Аржанова пожала плечами:
— Увы, пока нет. Происходит смена поколений. К сожалению, новых кандидатов мало. Я надеюсь на Григория Александровича.
Вообще-то, говорить об этом она не хотела. Однако иногда колдуну удавалось читать мысли даже у нее. Потому сейчас скрывать что-либо не имело смысла.
— Поручик Чернозуб, конечно, человек выдающийся, — задумчиво произнес мещанин городка Черноморское. — Но, скорее всего, его услуги больше нам не понадобятся…

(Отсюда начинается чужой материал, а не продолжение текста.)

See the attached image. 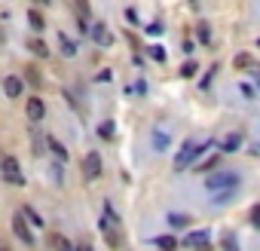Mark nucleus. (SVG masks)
<instances>
[{"mask_svg":"<svg viewBox=\"0 0 260 251\" xmlns=\"http://www.w3.org/2000/svg\"><path fill=\"white\" fill-rule=\"evenodd\" d=\"M114 132H117V126H114V123H110V120L98 126V135H101V138H114Z\"/></svg>","mask_w":260,"mask_h":251,"instance_id":"412c9836","label":"nucleus"},{"mask_svg":"<svg viewBox=\"0 0 260 251\" xmlns=\"http://www.w3.org/2000/svg\"><path fill=\"white\" fill-rule=\"evenodd\" d=\"M28 49H31L34 55H40V58H46V55H49V49H46V43H40V40H31V43H28Z\"/></svg>","mask_w":260,"mask_h":251,"instance_id":"dca6fc26","label":"nucleus"},{"mask_svg":"<svg viewBox=\"0 0 260 251\" xmlns=\"http://www.w3.org/2000/svg\"><path fill=\"white\" fill-rule=\"evenodd\" d=\"M242 147V132H230L224 141H220V150H224V153H236Z\"/></svg>","mask_w":260,"mask_h":251,"instance_id":"1a4fd4ad","label":"nucleus"},{"mask_svg":"<svg viewBox=\"0 0 260 251\" xmlns=\"http://www.w3.org/2000/svg\"><path fill=\"white\" fill-rule=\"evenodd\" d=\"M28 22H31V28H34V31H43V16L37 13V10H31V13H28Z\"/></svg>","mask_w":260,"mask_h":251,"instance_id":"f3484780","label":"nucleus"},{"mask_svg":"<svg viewBox=\"0 0 260 251\" xmlns=\"http://www.w3.org/2000/svg\"><path fill=\"white\" fill-rule=\"evenodd\" d=\"M46 144H49V150H52L58 159H67V150H64V144H61V141H55V138H46Z\"/></svg>","mask_w":260,"mask_h":251,"instance_id":"ddd939ff","label":"nucleus"},{"mask_svg":"<svg viewBox=\"0 0 260 251\" xmlns=\"http://www.w3.org/2000/svg\"><path fill=\"white\" fill-rule=\"evenodd\" d=\"M0 175H4V181H7V184H25L22 165H19L16 156H4V159H0Z\"/></svg>","mask_w":260,"mask_h":251,"instance_id":"7ed1b4c3","label":"nucleus"},{"mask_svg":"<svg viewBox=\"0 0 260 251\" xmlns=\"http://www.w3.org/2000/svg\"><path fill=\"white\" fill-rule=\"evenodd\" d=\"M25 218H28V221L34 224V227H43V218H40V214H37V211H34L31 205H25Z\"/></svg>","mask_w":260,"mask_h":251,"instance_id":"a211bd4d","label":"nucleus"},{"mask_svg":"<svg viewBox=\"0 0 260 251\" xmlns=\"http://www.w3.org/2000/svg\"><path fill=\"white\" fill-rule=\"evenodd\" d=\"M52 245H55V251H77V248H73L64 236H58V233H52Z\"/></svg>","mask_w":260,"mask_h":251,"instance_id":"2eb2a0df","label":"nucleus"},{"mask_svg":"<svg viewBox=\"0 0 260 251\" xmlns=\"http://www.w3.org/2000/svg\"><path fill=\"white\" fill-rule=\"evenodd\" d=\"M239 175L236 172H217V175H208L205 178V187L211 190V193H217V190H239Z\"/></svg>","mask_w":260,"mask_h":251,"instance_id":"f03ea898","label":"nucleus"},{"mask_svg":"<svg viewBox=\"0 0 260 251\" xmlns=\"http://www.w3.org/2000/svg\"><path fill=\"white\" fill-rule=\"evenodd\" d=\"M4 89H7V95H10V98H19V95H22V89H25V83H22L19 77H7V80H4Z\"/></svg>","mask_w":260,"mask_h":251,"instance_id":"9b49d317","label":"nucleus"},{"mask_svg":"<svg viewBox=\"0 0 260 251\" xmlns=\"http://www.w3.org/2000/svg\"><path fill=\"white\" fill-rule=\"evenodd\" d=\"M147 52H150V58H153V61H165V49H162V46H150Z\"/></svg>","mask_w":260,"mask_h":251,"instance_id":"393cba45","label":"nucleus"},{"mask_svg":"<svg viewBox=\"0 0 260 251\" xmlns=\"http://www.w3.org/2000/svg\"><path fill=\"white\" fill-rule=\"evenodd\" d=\"M184 248H193V251H211V236L205 230H193L184 239Z\"/></svg>","mask_w":260,"mask_h":251,"instance_id":"39448f33","label":"nucleus"},{"mask_svg":"<svg viewBox=\"0 0 260 251\" xmlns=\"http://www.w3.org/2000/svg\"><path fill=\"white\" fill-rule=\"evenodd\" d=\"M251 64H254L251 55H239V58H236V67H251Z\"/></svg>","mask_w":260,"mask_h":251,"instance_id":"a878e982","label":"nucleus"},{"mask_svg":"<svg viewBox=\"0 0 260 251\" xmlns=\"http://www.w3.org/2000/svg\"><path fill=\"white\" fill-rule=\"evenodd\" d=\"M25 114H28V120H31V123H40V120H43V114H46V104L34 95V98H28V104H25Z\"/></svg>","mask_w":260,"mask_h":251,"instance_id":"0eeeda50","label":"nucleus"},{"mask_svg":"<svg viewBox=\"0 0 260 251\" xmlns=\"http://www.w3.org/2000/svg\"><path fill=\"white\" fill-rule=\"evenodd\" d=\"M251 224H254V227H260V208H257V205L251 208Z\"/></svg>","mask_w":260,"mask_h":251,"instance_id":"bb28decb","label":"nucleus"},{"mask_svg":"<svg viewBox=\"0 0 260 251\" xmlns=\"http://www.w3.org/2000/svg\"><path fill=\"white\" fill-rule=\"evenodd\" d=\"M13 233L19 236V242L34 245V236H31V230H28V224H25V218H22V214H16V218H13Z\"/></svg>","mask_w":260,"mask_h":251,"instance_id":"6e6552de","label":"nucleus"},{"mask_svg":"<svg viewBox=\"0 0 260 251\" xmlns=\"http://www.w3.org/2000/svg\"><path fill=\"white\" fill-rule=\"evenodd\" d=\"M58 46H61V52H64L67 58H73V55H77V43H73L70 37H64V34H58Z\"/></svg>","mask_w":260,"mask_h":251,"instance_id":"f8f14e48","label":"nucleus"},{"mask_svg":"<svg viewBox=\"0 0 260 251\" xmlns=\"http://www.w3.org/2000/svg\"><path fill=\"white\" fill-rule=\"evenodd\" d=\"M83 172H86L89 181L101 178V156H98V150H89V153H86V159H83Z\"/></svg>","mask_w":260,"mask_h":251,"instance_id":"423d86ee","label":"nucleus"},{"mask_svg":"<svg viewBox=\"0 0 260 251\" xmlns=\"http://www.w3.org/2000/svg\"><path fill=\"white\" fill-rule=\"evenodd\" d=\"M168 144H171V135L168 132H162V129H153V150H168Z\"/></svg>","mask_w":260,"mask_h":251,"instance_id":"9d476101","label":"nucleus"},{"mask_svg":"<svg viewBox=\"0 0 260 251\" xmlns=\"http://www.w3.org/2000/svg\"><path fill=\"white\" fill-rule=\"evenodd\" d=\"M80 251H92V245H80Z\"/></svg>","mask_w":260,"mask_h":251,"instance_id":"c85d7f7f","label":"nucleus"},{"mask_svg":"<svg viewBox=\"0 0 260 251\" xmlns=\"http://www.w3.org/2000/svg\"><path fill=\"white\" fill-rule=\"evenodd\" d=\"M86 34L92 37V43H98V46H110V43H114V34L107 31L104 22H92V25L86 28Z\"/></svg>","mask_w":260,"mask_h":251,"instance_id":"20e7f679","label":"nucleus"},{"mask_svg":"<svg viewBox=\"0 0 260 251\" xmlns=\"http://www.w3.org/2000/svg\"><path fill=\"white\" fill-rule=\"evenodd\" d=\"M196 37H199V43H211V31H208V25H205V22L196 28Z\"/></svg>","mask_w":260,"mask_h":251,"instance_id":"aec40b11","label":"nucleus"},{"mask_svg":"<svg viewBox=\"0 0 260 251\" xmlns=\"http://www.w3.org/2000/svg\"><path fill=\"white\" fill-rule=\"evenodd\" d=\"M162 31H165V28H162V25H159V22H153V25H150V28H147V34H162Z\"/></svg>","mask_w":260,"mask_h":251,"instance_id":"cd10ccee","label":"nucleus"},{"mask_svg":"<svg viewBox=\"0 0 260 251\" xmlns=\"http://www.w3.org/2000/svg\"><path fill=\"white\" fill-rule=\"evenodd\" d=\"M0 251H10V248H7V245H4V242H0Z\"/></svg>","mask_w":260,"mask_h":251,"instance_id":"c756f323","label":"nucleus"},{"mask_svg":"<svg viewBox=\"0 0 260 251\" xmlns=\"http://www.w3.org/2000/svg\"><path fill=\"white\" fill-rule=\"evenodd\" d=\"M208 147H214L211 141H208V144H196V141H184V147H181V150H178V156H175V169H178V172H184L190 162H196V159H199V156H202Z\"/></svg>","mask_w":260,"mask_h":251,"instance_id":"f257e3e1","label":"nucleus"},{"mask_svg":"<svg viewBox=\"0 0 260 251\" xmlns=\"http://www.w3.org/2000/svg\"><path fill=\"white\" fill-rule=\"evenodd\" d=\"M233 193H236V190H217V193H214V202H217V205H224V202L233 199Z\"/></svg>","mask_w":260,"mask_h":251,"instance_id":"5701e85b","label":"nucleus"},{"mask_svg":"<svg viewBox=\"0 0 260 251\" xmlns=\"http://www.w3.org/2000/svg\"><path fill=\"white\" fill-rule=\"evenodd\" d=\"M224 251H239V242H236V236L230 230L224 233Z\"/></svg>","mask_w":260,"mask_h":251,"instance_id":"6ab92c4d","label":"nucleus"},{"mask_svg":"<svg viewBox=\"0 0 260 251\" xmlns=\"http://www.w3.org/2000/svg\"><path fill=\"white\" fill-rule=\"evenodd\" d=\"M196 70H199V64H196V61H184V67H181V77H193Z\"/></svg>","mask_w":260,"mask_h":251,"instance_id":"b1692460","label":"nucleus"},{"mask_svg":"<svg viewBox=\"0 0 260 251\" xmlns=\"http://www.w3.org/2000/svg\"><path fill=\"white\" fill-rule=\"evenodd\" d=\"M156 245H159L162 251H175V245H178V242H175L171 236H159V239H156Z\"/></svg>","mask_w":260,"mask_h":251,"instance_id":"4be33fe9","label":"nucleus"},{"mask_svg":"<svg viewBox=\"0 0 260 251\" xmlns=\"http://www.w3.org/2000/svg\"><path fill=\"white\" fill-rule=\"evenodd\" d=\"M168 224H171L175 230H184V227H187V224H190V218H184V214H178V211H171V214H168Z\"/></svg>","mask_w":260,"mask_h":251,"instance_id":"4468645a","label":"nucleus"}]
</instances>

Навигация на Черном море заканчивалась.
Солнце еще светило по-летнему ярко, но уже дули холодные северные ветры, поднимавшие на водной равнине волны с белыми «барашками». В рассуждении предстоящего зимнего ремонта кораблей и фрегатов контр-адмирал Ушаков решил послать в Херсон за изготовленными на тамошней верфи некрупными дубовыми деталями мачтового набора — эзельгофтами, лонга-салингами, краспицами — какое-нибудь из крейсерских судов. Выбор флотоводца пал на «Феникс», купленный два года назад в Греции. Ее командиру — лейтенанту Георгиосу Бенардаки — он приказал взять на борт пассажиров и сначала доставить их в Гаджи-бей, а потом, вернувшись к устью Днепра, зайти за грузом в Херсон.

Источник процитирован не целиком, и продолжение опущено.